The second pathway is through the use of deep learning computer models, like IBM’s Watson, of Jeopardy fame, or the systems that have beat humans at chess and Go. These are genuinely mysterious, opaque black boxes, we know that they work, but do not know how they arrive at their conclusions making explaining their behavior challenging. This is bottom-up design, we don’t understand why it works, but it does and to understand its decisions we have to try and work backward from its conclusion. 

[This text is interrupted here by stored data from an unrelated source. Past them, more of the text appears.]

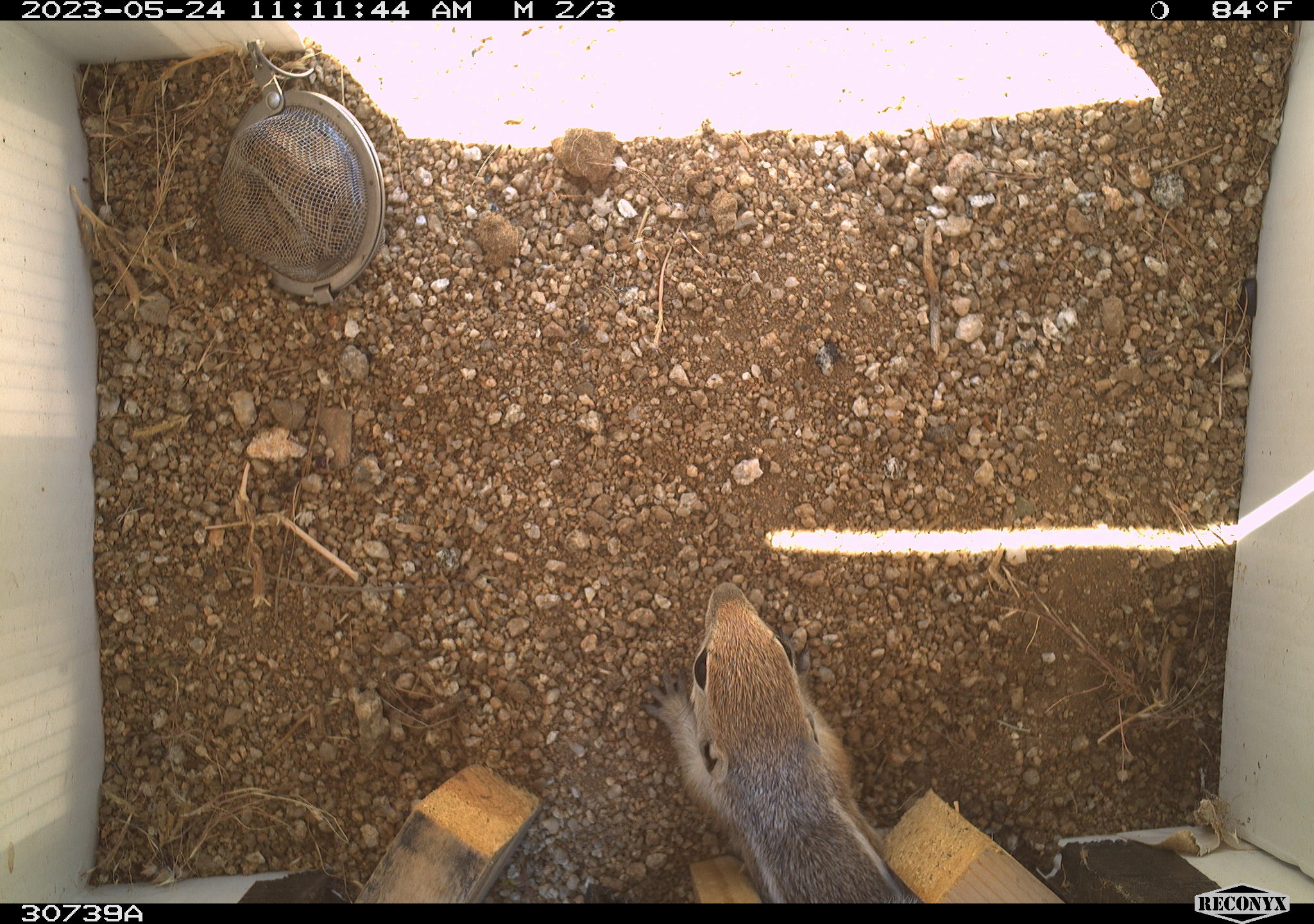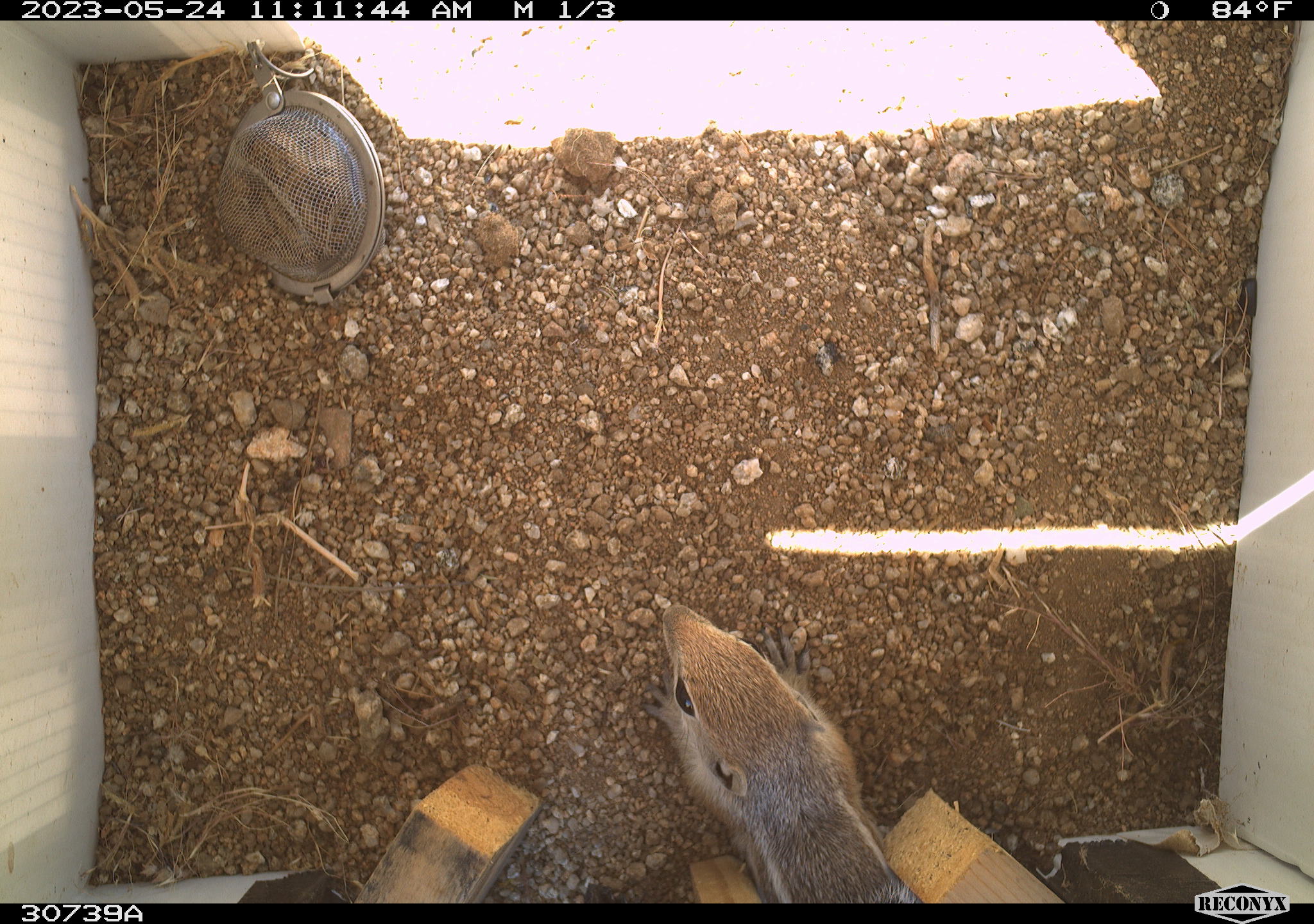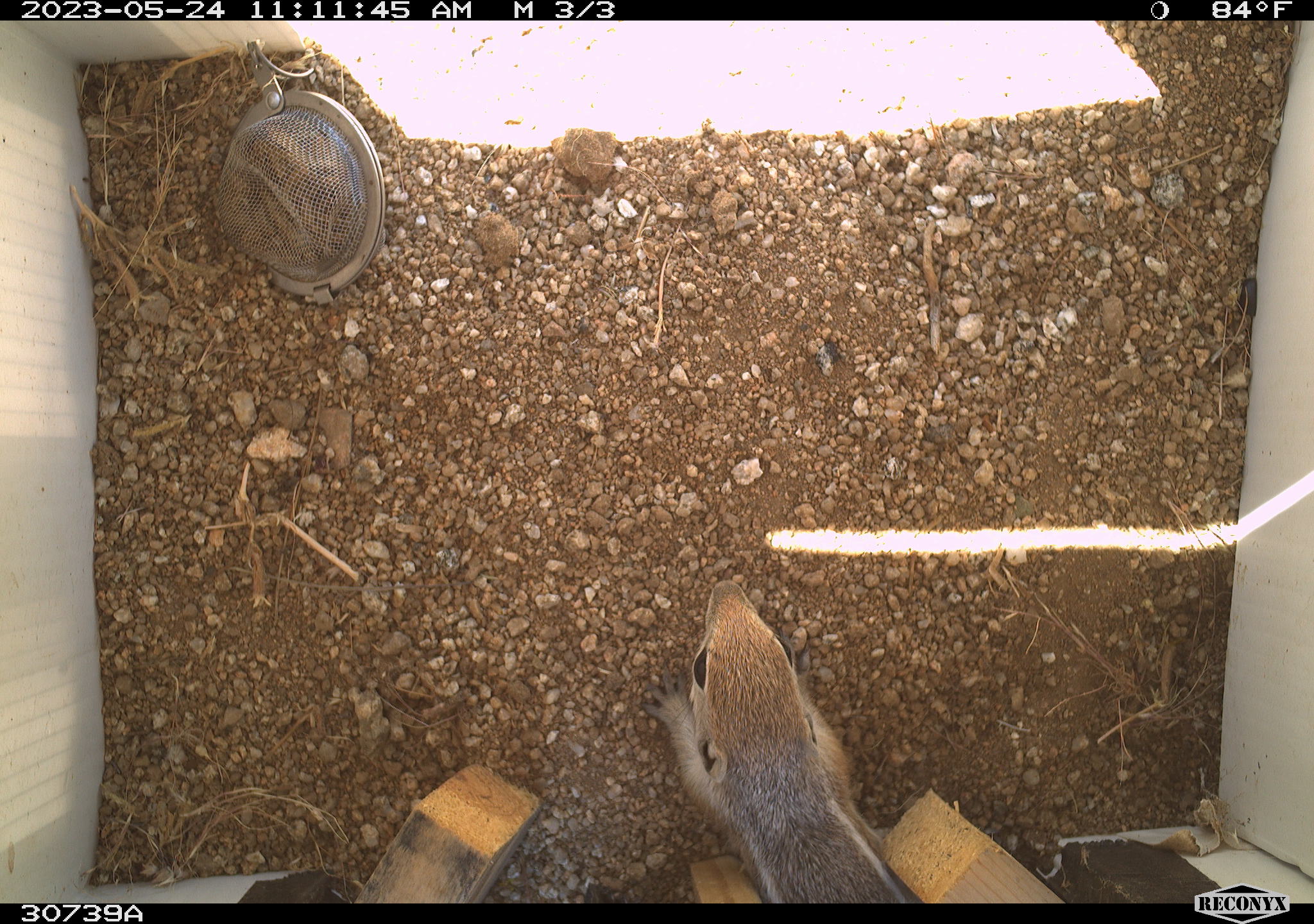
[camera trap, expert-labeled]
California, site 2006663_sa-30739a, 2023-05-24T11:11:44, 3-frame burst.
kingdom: Animalia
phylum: Chordata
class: Mammalia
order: Rodentia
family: Sciuridae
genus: Ammospermophilus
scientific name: Ammospermophilus leucurus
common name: white-tailed antelope squirrel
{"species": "white-tailed antelope squirrel (Ammospermophilus leucurus)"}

This distinction between top-down and bottom-up design may be better characterized by asking which comes first comprehension or competence. As it turns out, in the Darwinian world competence proceeds comprehension, it is a bottom-up world. Only in the past few hundred years has top-down design been able to extend our understanding to new competencies. The canonical example in medicine might be the discovery of penicillin when agar plates were ignored for a few days, and in a happenstance instance it was noted a colony of bacteria was surrounded by a zone with no life, antibacterial activity was present.  This is often presented as a serendipitous moment transformed by the “prepared” mind, and it may well be. But it an example of competence without comprehension. We had no idea what the underlying mechanism of this antimicrobial competence was, but it was there to be seen. The next several years were filled with top-down, directed investigations to understand the underlying “science” and harness its power. 

The Plasticity Problem

Algorithms “learn” from the underlying data we provide. Garbage in, garbage out is the term we might use, but to a large degree that is not the issue, the data sets have been “validated” and much of the garbage removed. But like the restricted population of clinical trials, the data used by the algorithm restricts its applicability. And algorithmic medicine, released into the wild may break down more quickly from edge cases, situations at the border or beyond the engineered uses of a device. [2] Post-marketing surveillance is meant to find those edge cases, but algorithms when fed more data, can change. Engineered devices are static; software is more dynamic, so the algorithm in the field can become much different than the algorithm that was initially approved.  

What is the role of physicians?

Physicians currently provide knowledge and experience in the development of top-down algorithms and in structuring the data fed to deep learning systems. We serve a much smaller role in providing oversight of algorithmic diagnostic and therapeutic advice, a role that will grow. 

“Providers help to balance an algorithm’s goal of average, overall accuracy with the realities of individual patient experience and the possibilities of rare diseases outside algorithmic training.” 

Physicians are the interface between competent but uncomprehending algorithms and patients. We can more readily identify the edge cases, where the algorithm breaks down; human judgment will make these systems more resilient. But to do this well requires improving and changing post-marketing surveillance. Algorithms should be tracked in real time, assessing their success and failures; but that requires greater transparency in development and reporting, which reduces if not eliminates “proprietary” algorithms and their financial benefits. We have made this mistake before, with electronic medical records, a mistake we continue to pay for financially and in the adverse effects on physicians and their relationship with patients.  

“Insanity is doing the same thing over and over again and expecting a different result.” 

[1] Dennett, a philosopher, has written extensively on the source of our consciousness and his From Bacteria to Bach and Back is one of his more accessible writings. I found that he put a great deal of neuroscience and both Western and Eastern philosophy into a great, thought-provoking read.

[2] The current regulation of edge cases involve Instructions for use (IFUs) that accompany all medical devices and indicate, often in great detail, the manner in which the device is to be used. For some devices, like surgical “robots,” manufacturers require physicians to take a course and demonstrate competence before they are allowed to use them on their own. But physicians do not always follow IFUs, for example, the off-label use of drugs ignores the “IFU” for medications.